The errors that create mirages have both familiar and unfamiliar names: Drill-down Bias, Forgotten Population or Missing Dataset, Cherry Picking, Modifiable Areal Unit Problem, Non-sequitur Visualizations, and so many more. An annotated and expanded version of this list is included in the paper supplement. There is a sprawling universe of subtle and tricky ways that mirages can arise.
產生海市ages樓的錯誤既有熟悉的名稱,又有不熟悉的名稱: 向下鉆取偏差 , 被遺忘的總體或缺失的數據集 ,Cherry采摘, 可修改的地域單位問題 , 非sequitur可視化等等。 此列表的帶注釋的擴展版本包含在論文補充中 。 幻影出現的范圍是微妙而棘手的。
To make matters worse, there are few automated tools to help the reader or chart creator know that they haven’t deceived themselves in pursuit of insight.
更糟的是,幾乎沒有自動化工具可以幫助讀者或圖表制作者知道他們在追求洞察力方面并沒有欺騙自己。

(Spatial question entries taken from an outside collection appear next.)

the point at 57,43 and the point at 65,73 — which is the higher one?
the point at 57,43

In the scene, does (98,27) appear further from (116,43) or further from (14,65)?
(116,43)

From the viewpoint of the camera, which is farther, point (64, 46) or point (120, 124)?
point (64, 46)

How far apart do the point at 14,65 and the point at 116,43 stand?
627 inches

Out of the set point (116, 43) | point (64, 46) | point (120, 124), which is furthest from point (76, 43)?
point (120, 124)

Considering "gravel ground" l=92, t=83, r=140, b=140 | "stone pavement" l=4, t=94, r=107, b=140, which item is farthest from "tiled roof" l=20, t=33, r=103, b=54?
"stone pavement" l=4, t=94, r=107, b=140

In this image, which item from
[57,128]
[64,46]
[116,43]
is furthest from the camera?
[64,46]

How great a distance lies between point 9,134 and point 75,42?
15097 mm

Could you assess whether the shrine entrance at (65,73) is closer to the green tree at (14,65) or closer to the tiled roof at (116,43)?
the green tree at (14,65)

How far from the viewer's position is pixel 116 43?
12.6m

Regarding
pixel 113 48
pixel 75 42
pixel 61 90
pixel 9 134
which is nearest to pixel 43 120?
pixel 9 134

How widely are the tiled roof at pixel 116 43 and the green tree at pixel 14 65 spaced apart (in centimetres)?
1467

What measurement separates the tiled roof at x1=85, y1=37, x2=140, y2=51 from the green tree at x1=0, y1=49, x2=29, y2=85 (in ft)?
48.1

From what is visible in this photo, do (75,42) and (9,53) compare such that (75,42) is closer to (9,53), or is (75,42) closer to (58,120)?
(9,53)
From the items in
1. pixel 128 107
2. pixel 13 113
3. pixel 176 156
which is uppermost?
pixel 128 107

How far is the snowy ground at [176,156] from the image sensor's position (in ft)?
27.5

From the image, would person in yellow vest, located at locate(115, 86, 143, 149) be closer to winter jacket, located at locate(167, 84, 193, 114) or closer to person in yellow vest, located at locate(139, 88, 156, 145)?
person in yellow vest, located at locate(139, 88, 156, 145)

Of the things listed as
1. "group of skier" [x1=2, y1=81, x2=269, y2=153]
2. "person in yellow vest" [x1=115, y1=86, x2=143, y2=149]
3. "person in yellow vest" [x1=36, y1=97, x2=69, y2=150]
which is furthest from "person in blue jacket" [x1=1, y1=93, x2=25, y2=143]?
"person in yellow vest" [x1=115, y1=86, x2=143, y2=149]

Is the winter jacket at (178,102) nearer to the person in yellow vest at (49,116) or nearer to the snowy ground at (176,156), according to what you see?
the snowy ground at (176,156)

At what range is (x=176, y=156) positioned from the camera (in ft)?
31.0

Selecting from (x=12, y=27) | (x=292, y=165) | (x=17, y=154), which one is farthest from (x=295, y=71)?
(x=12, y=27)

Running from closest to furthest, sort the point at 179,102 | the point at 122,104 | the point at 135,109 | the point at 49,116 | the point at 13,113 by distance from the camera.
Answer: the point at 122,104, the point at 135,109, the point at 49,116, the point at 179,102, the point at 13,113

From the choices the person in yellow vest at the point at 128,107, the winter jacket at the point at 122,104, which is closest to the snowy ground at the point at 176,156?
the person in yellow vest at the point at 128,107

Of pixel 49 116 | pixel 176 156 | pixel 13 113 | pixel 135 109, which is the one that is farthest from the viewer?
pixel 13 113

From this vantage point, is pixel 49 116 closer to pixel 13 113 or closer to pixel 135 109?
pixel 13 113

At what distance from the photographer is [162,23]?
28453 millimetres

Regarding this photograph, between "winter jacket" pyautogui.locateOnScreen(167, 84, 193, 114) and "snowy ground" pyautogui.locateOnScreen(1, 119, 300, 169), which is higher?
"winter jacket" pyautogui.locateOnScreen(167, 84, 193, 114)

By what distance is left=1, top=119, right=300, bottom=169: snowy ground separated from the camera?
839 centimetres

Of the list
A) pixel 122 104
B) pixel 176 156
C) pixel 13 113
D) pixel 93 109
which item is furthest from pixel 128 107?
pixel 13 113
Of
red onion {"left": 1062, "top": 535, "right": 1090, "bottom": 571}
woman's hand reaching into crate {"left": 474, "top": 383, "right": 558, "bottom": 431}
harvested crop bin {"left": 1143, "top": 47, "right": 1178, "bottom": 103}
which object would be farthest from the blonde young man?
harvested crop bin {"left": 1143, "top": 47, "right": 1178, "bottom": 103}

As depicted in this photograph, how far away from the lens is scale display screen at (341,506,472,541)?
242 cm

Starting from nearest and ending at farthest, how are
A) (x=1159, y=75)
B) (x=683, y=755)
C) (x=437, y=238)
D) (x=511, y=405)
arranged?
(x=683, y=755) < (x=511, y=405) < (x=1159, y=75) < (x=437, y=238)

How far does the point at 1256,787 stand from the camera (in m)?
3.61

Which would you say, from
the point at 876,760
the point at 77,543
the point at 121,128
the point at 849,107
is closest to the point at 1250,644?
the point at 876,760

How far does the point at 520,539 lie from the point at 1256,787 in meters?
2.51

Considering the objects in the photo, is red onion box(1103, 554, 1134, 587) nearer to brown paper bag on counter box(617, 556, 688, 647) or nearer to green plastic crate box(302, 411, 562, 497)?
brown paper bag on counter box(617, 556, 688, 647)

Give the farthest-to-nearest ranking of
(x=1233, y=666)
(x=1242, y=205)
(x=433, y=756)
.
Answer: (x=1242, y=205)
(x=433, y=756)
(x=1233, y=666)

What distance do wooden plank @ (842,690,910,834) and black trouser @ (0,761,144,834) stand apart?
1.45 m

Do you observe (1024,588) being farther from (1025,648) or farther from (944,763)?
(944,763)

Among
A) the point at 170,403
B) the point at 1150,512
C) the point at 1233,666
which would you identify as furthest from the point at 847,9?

這些事情真的發生了嗎? (Do these things really happen?)
Imagine you are curious about the trend of global energy usage over time. A natural way to address these questions would be to fire up Tableau and drop in the World Indicators dataset, which consists of vital world statistics from 2000 to 2012. The trend over time (a) shows that there was a sharp decrease in 2012! This would be great news for the environment, were it not illusory, as we see in (b) when checking the set of missing records.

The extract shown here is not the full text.